▶ **DATA**:
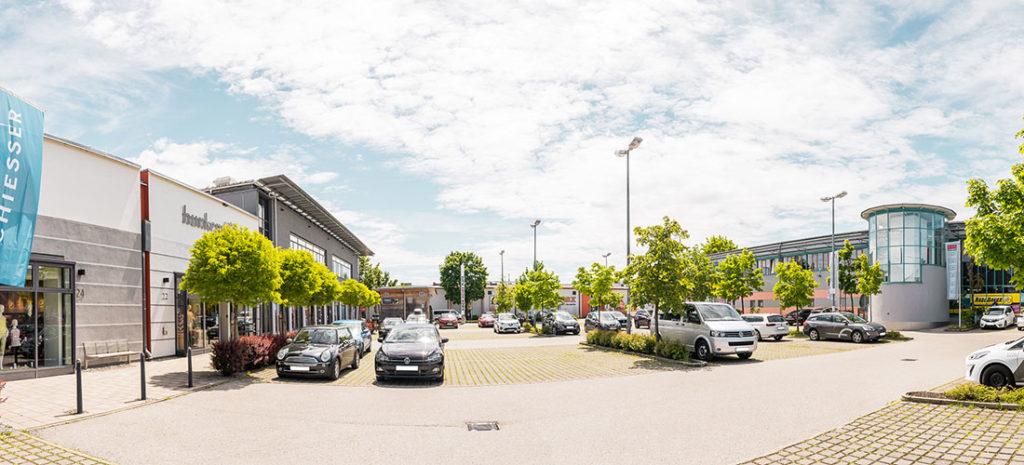 Parkplatz vom Aicherpark Outlet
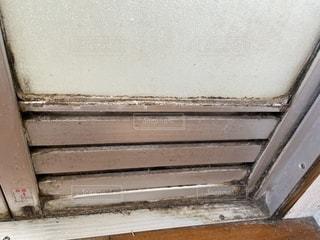 ハウスクリーニングで汚れてるお風呂の扉の写真・画像素材[2905882]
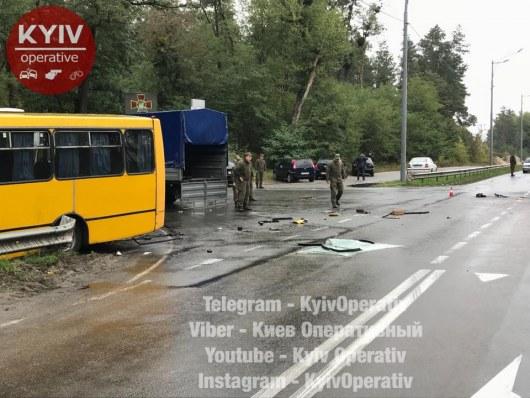 ДТП вКиеве: боец Нацгвардии умер при столкновении автобусов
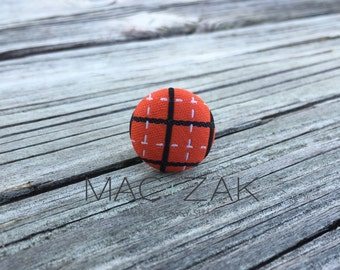 Hoops Button Pin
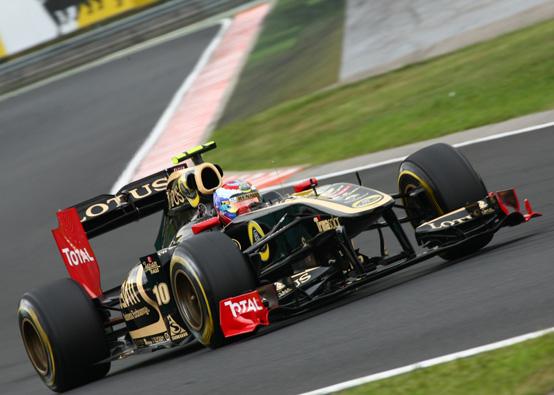 La Renault potrebbe decidere di non schierare né Kubica né Petrov per il 2012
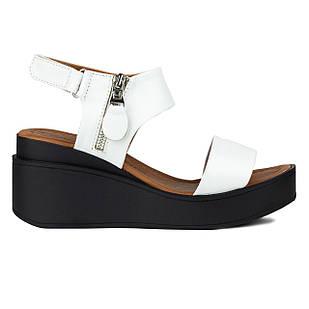 Босоножки белые 36-38 Woman's heel из натуральной кожи на невысокой танкетке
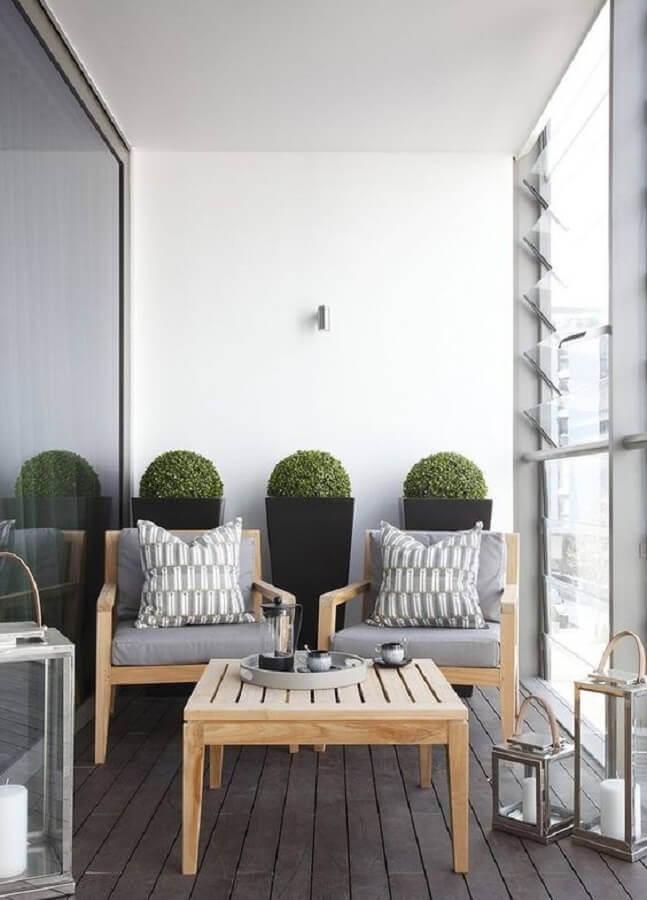 conjunto de poltrona de madeira para varanda simples decorada com luminária marroquina Foto Home Fashion Trend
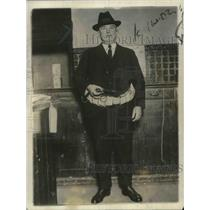 1922 Press Photo Detective Sergeant Curtis Wearing Radio Tapping Belt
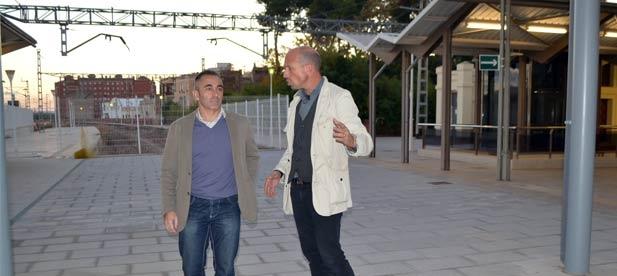 García ha visitado junto al presidente del PPCS, Miguel Barrachina, la infraestructura en la que el Ministerio de Fomento invertirá más de 820.000 euros para adecuar el aparcamiento de la estación de tren.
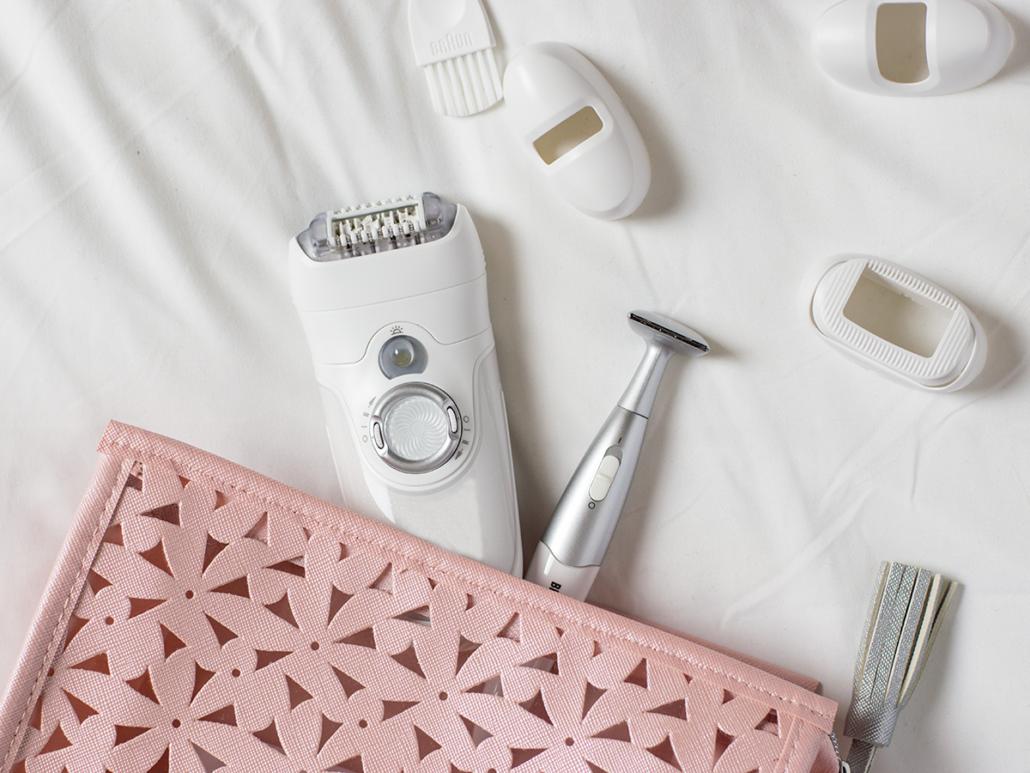 Nahaufnahme einer pinkfarbenen Kosmetiktasche mit Epilierer und Zubehör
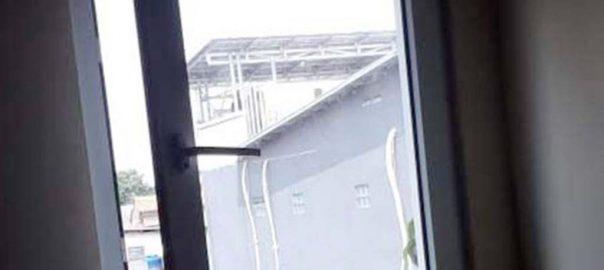 jual jendela upvc swing conch warna putih di Tebet id8493
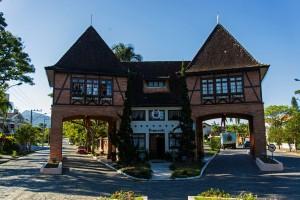 Pomerode Town Gate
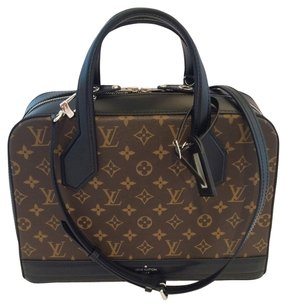 Louis Vuitton Lv Dora Tote in Brown Black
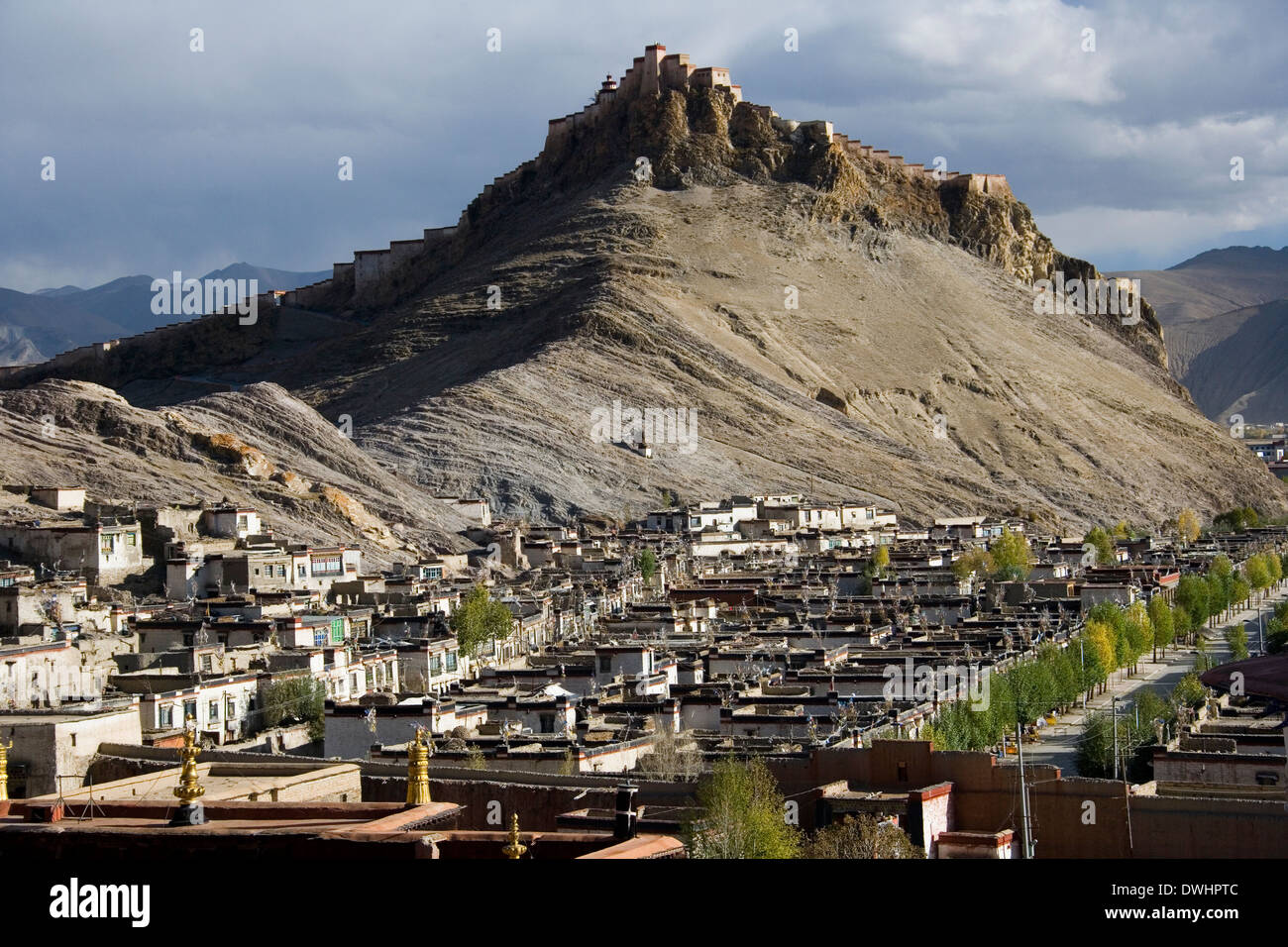 Gyantsie Fort and the town of Gyantse in Tibet. - Stock Image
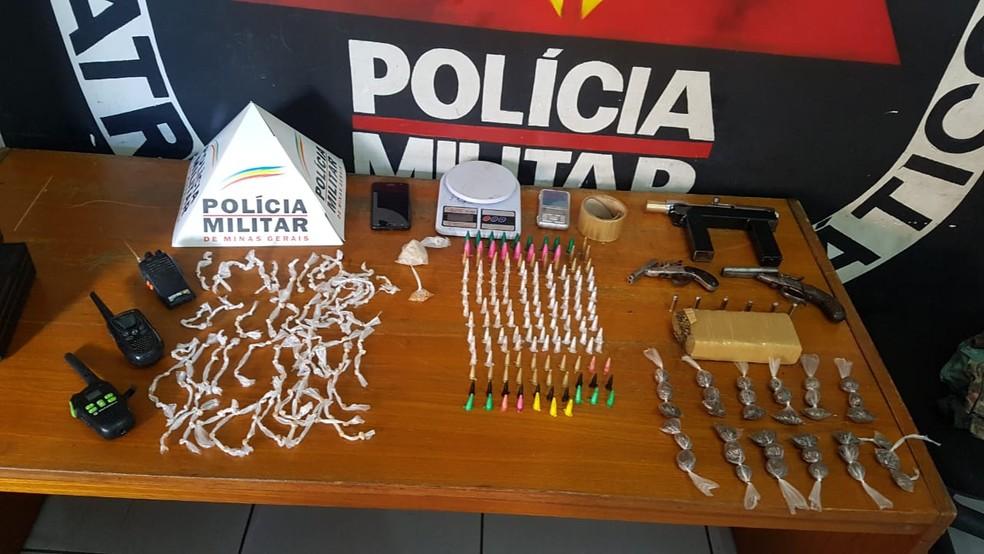 No bairro São Tomáz, na Região Norte de BH, um homem foi detido com três armas e drogas — Foto: Divulgação/Polícia Militar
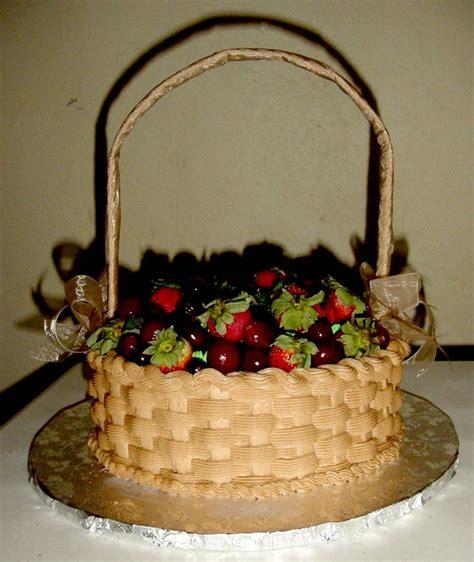 pastel canasta con fresas y uvas   Mis pasteles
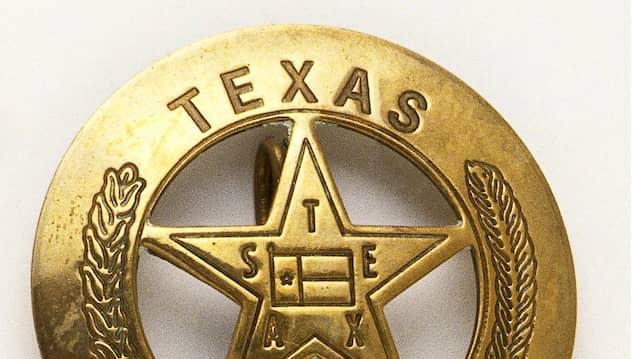Die Marke der Texas Ranger: Für Lockes Hauptfigur, den schwarzen Polizisten Mathews, ist dieser fünfzackige Stern Schutz und Bedrohung zugleich.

▶ **THE PROBLEM**: Each line from the one containing "No bairro São" through the last line of the entries above is to be extracted exactly. Pictures are not part of the copy.

▶ **SOLUTION FOR THIS PROBLEM**:
 No bairro São Tomáz, na Região Norte de BH, um homem foi detido com três armas e drogas — Foto: Divulgação/Polícia Militar
 pastel canasta con fresas y uvas   Mis pasteles
Die Marke der Texas Ranger: Für Lockes Hauptfigur, den schwarzen Polizisten Mathews, ist dieser fünfzackige Stern Schutz und Bedrohung zugleich.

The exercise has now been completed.